BRIEF - Please output exactly the run of lines that starts at the line with "How large is" and ends at the last line of the records below.

RECORD EXTRACTS -

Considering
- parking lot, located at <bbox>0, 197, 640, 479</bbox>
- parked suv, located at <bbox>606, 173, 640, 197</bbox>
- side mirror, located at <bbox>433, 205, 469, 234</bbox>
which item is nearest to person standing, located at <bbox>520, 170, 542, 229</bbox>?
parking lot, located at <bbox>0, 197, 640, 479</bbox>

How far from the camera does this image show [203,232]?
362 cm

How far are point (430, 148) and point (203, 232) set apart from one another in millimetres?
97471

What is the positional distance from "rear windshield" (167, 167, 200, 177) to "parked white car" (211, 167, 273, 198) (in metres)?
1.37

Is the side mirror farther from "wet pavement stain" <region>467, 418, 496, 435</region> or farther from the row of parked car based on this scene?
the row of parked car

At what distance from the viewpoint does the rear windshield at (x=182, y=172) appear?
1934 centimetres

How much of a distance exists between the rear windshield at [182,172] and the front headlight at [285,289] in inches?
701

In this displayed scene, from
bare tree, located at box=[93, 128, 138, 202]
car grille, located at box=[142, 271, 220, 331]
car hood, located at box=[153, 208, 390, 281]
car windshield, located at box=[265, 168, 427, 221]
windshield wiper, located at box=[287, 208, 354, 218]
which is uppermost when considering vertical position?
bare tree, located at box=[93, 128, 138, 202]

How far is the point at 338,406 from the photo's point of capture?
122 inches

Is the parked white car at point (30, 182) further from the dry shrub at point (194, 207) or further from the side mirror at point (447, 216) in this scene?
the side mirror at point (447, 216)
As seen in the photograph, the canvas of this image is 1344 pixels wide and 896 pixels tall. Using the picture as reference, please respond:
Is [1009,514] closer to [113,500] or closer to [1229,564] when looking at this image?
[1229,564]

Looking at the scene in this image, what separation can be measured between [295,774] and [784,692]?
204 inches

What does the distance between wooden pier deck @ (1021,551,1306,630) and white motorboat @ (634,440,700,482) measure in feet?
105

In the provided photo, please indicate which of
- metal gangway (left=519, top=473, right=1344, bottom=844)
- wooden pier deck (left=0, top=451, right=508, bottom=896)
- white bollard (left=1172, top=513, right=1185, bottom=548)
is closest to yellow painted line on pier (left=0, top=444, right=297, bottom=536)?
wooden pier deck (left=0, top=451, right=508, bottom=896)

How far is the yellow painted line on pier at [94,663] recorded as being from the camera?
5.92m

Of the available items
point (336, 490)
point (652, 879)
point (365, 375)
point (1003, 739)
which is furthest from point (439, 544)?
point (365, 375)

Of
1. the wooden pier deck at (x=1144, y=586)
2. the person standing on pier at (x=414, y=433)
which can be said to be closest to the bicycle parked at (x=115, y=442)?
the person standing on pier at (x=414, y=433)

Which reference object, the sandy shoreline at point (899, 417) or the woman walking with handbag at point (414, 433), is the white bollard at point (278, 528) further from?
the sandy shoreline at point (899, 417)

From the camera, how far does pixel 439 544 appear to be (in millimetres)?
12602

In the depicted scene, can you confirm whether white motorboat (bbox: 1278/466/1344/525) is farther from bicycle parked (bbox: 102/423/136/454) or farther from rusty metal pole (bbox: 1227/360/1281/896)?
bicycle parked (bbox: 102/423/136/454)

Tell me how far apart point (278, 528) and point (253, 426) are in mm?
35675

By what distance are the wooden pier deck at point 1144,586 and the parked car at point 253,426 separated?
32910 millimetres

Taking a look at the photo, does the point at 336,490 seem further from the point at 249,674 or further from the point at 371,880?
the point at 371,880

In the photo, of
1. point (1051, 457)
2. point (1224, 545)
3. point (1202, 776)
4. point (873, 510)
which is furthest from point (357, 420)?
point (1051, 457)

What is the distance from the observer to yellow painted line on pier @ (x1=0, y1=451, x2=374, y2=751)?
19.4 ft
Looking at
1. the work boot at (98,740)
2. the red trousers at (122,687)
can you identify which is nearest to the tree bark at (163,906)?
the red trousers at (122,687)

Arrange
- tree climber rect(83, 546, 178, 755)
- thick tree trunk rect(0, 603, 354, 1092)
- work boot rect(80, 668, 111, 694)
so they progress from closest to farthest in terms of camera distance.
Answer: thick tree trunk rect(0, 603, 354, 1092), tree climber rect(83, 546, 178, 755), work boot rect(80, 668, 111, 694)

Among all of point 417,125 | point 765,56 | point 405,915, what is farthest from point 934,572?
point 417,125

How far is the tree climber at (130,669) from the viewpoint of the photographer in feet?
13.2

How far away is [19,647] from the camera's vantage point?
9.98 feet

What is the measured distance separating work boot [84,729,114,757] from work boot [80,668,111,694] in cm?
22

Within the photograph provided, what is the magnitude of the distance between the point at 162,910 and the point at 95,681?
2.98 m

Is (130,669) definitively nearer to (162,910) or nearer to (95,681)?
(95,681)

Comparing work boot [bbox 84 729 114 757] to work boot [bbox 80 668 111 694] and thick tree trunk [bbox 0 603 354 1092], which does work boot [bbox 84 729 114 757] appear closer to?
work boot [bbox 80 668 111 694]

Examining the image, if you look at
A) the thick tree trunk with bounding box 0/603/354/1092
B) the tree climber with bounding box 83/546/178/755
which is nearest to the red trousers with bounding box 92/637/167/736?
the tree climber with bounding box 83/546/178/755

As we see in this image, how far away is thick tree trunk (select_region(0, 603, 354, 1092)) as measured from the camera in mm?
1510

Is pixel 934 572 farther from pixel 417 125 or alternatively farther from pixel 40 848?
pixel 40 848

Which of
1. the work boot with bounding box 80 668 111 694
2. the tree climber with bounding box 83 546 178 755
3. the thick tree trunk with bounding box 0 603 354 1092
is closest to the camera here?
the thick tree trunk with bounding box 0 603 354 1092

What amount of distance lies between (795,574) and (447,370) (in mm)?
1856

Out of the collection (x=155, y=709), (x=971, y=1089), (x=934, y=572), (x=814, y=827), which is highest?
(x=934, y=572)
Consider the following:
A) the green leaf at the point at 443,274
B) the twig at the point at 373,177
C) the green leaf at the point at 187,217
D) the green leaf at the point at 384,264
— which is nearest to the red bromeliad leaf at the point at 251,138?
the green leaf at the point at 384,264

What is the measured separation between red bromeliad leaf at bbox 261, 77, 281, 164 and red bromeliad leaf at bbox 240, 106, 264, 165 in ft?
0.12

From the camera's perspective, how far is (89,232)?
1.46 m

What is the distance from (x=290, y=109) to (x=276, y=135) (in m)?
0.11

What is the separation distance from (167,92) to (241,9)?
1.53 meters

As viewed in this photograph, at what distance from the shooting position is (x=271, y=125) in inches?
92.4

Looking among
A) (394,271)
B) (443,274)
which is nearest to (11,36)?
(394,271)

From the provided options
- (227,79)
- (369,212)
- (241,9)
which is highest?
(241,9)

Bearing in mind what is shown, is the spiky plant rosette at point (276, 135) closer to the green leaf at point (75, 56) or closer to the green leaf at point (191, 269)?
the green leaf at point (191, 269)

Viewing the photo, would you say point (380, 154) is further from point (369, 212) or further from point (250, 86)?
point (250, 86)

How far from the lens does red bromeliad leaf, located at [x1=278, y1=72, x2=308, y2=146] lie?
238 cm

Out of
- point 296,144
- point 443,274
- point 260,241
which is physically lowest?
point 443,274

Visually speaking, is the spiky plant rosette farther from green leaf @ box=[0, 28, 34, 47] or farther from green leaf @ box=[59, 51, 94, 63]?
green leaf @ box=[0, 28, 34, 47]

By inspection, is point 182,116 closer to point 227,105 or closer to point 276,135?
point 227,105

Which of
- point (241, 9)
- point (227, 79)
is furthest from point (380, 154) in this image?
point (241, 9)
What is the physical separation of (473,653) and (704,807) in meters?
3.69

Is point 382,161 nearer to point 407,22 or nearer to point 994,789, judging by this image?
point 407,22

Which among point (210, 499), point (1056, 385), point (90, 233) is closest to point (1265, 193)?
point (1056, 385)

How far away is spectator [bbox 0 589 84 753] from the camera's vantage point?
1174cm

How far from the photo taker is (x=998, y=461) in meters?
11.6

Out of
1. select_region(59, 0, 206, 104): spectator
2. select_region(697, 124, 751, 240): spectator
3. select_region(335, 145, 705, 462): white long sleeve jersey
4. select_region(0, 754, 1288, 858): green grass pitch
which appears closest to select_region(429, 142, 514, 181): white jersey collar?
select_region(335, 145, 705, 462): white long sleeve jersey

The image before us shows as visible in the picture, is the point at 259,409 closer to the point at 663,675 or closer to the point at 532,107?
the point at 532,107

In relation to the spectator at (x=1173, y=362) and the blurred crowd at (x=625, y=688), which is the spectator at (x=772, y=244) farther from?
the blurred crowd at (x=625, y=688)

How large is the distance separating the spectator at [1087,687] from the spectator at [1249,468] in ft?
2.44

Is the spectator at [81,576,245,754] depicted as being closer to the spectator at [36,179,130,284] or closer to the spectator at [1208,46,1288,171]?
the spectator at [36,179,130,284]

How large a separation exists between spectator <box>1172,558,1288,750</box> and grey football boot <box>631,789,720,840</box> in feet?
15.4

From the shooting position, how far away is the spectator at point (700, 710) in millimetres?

WRITTEN ANSWER -
How large is the distance separating the spectator at [1087,687] from the spectator at [1249,468] in ft?
2.44

Is the spectator at [81,576,245,754] depicted as being closer to the spectator at [36,179,130,284] or closer to the spectator at [1208,46,1288,171]?
the spectator at [36,179,130,284]

How large a separation exists between spectator <box>1172,558,1288,750</box> and grey football boot <box>631,789,720,840</box> in feet?
15.4

From the shooting position, how far away is the spectator at point (700, 710) in millimetres?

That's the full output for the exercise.